Despite his obvious popularity, political analysts refuse to rule out alternative choices for leader. They include the gay leader of the Scottish Conservatives, Ruth Davidson, Home Secretary Theresa May and Secretary of State for Justice and Lord Chancellor Michael Gove. The dream ticket widely discussed involves a combination of Boris as Prime Minister with Gove as his Deputy.
The other significant Indian link with ruling politicians comes with Conservative Party MP Preeti Patel who currently serves in the cabinet as the Minister of Employment. As her name suggests, she is of Gujarati ethnic origin, the daughter of Ugandan Asians who fled from Africa shortly after Idi Amin took over in Kampala.
The first Hindu woman ever to be elected to the House of Commons, she is an ardent supporter of Narendra Modi and criticised what she described as the BBC’s one-sided coverage critical of Modi in the 2014 Indian general elections. Patel’s critics have highlighted her earlier support for the restoration of capital punishment, as well as a book where she said this about British workers: “once they enter the workplace, the British are among the worst idlers in the world”.

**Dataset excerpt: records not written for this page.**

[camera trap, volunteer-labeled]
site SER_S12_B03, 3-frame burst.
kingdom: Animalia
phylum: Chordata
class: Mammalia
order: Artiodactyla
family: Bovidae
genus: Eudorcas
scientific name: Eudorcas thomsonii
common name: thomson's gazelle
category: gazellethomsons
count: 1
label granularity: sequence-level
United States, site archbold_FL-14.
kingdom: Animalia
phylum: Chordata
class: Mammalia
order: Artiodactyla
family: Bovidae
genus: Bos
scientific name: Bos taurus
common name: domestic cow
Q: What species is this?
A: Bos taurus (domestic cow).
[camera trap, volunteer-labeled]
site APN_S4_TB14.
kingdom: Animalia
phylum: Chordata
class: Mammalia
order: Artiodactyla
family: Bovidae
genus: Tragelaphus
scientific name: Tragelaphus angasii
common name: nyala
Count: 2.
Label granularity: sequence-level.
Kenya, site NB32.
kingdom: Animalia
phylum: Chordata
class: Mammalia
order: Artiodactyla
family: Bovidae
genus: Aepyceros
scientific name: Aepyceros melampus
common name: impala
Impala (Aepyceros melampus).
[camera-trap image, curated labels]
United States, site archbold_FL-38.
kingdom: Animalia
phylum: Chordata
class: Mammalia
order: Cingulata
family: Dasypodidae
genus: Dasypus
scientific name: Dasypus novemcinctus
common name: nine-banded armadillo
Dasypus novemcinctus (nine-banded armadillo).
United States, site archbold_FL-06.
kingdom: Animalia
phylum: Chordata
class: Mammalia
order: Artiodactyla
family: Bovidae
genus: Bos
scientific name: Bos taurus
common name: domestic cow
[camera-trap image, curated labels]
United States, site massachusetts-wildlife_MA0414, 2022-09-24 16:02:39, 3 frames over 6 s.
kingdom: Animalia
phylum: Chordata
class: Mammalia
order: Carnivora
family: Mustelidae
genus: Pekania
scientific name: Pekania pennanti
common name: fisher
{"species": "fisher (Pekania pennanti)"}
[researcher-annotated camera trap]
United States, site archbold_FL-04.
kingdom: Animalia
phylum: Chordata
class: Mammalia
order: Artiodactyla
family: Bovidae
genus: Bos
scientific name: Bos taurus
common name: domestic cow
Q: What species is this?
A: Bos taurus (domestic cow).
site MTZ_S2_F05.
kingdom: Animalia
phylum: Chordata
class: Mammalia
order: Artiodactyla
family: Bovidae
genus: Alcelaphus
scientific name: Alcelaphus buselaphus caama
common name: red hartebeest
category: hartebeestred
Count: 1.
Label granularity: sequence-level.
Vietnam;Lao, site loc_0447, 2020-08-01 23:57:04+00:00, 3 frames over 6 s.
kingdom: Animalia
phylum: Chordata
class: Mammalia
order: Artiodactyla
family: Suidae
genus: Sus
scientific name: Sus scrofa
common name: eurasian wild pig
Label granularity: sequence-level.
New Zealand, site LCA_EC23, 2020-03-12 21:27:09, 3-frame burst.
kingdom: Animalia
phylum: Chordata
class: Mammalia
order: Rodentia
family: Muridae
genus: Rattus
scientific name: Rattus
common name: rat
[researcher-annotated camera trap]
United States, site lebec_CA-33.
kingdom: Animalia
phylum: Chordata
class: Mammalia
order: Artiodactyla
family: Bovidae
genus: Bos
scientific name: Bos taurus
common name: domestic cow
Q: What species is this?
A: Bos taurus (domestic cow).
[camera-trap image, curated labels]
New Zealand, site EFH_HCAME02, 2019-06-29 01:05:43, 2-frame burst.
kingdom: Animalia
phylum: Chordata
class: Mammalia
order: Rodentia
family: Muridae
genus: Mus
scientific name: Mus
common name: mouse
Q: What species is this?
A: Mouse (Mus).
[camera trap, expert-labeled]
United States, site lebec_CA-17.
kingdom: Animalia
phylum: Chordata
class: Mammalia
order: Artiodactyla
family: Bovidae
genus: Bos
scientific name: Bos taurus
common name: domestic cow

What is hugely important about Patel today is that she openly campaigned side by side with those “Brexiters” who wanted the UK to leave the European Union. As such she is a supporter of Boris and now that the Brexiters have won, she has every reason to expect to be rewarded with a significantly more senior cabinet position after a new government is formed following the resignation of Prime Minister David Cameron and his imminent departure from British politics.
Other ethnic Indians have served in previous British governments, but none have previously climbed to the dizzying heights of cabinet status. One of those is Aden-born MP for Leicester East Keith Vaz who served for two years as Minister of State in the Foreign Office under a previous Labour government. He has been quoted as saying that the referendum result is “a terrible day for Britain and a terrible day for the EU”.
How Indian links with the UK evolve in coming years will also depend on the skills exercised by the country’s highly respected High Commissioner in London — a former Indian ambassador to Israel and an ex-spokesman of the Ministry of External Affairs.
Sarna’s skills include his abilities as a highly respected book author. In London, this means he will be one of the very few foreign ambassadors who will have something in common with Boris — other than politics or diplomacy. Boris is the author of at least 10 books, including a biography of Winston Churchill.